#### [REQUEST]
Return each line of the items below that contains the string "landing", treating uppercase and lowercase letters as different.

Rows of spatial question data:
==============================
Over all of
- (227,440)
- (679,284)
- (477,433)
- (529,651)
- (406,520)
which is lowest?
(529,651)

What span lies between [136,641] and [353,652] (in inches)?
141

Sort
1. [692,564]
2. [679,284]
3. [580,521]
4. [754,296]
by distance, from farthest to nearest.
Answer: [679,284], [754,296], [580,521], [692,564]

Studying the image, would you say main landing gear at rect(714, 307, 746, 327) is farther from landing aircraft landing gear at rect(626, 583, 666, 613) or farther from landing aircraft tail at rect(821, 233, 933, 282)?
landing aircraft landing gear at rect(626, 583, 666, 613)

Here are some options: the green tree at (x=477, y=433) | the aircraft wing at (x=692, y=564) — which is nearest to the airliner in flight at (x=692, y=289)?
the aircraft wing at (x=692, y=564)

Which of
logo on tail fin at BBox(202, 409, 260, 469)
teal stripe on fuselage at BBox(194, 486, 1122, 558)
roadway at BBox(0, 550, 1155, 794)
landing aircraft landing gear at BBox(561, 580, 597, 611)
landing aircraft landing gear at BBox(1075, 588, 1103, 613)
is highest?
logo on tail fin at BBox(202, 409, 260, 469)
==============================
#### [TASK SOLUTION]
Studying the image, would you say main landing gear at rect(714, 307, 746, 327) is farther from landing aircraft landing gear at rect(626, 583, 666, 613) or farther from landing aircraft tail at rect(821, 233, 933, 282)?
landing aircraft landing gear at rect(626, 583, 666, 613)
landing aircraft landing gear at BBox(561, 580, 597, 611)
landing aircraft landing gear at BBox(1075, 588, 1103, 613)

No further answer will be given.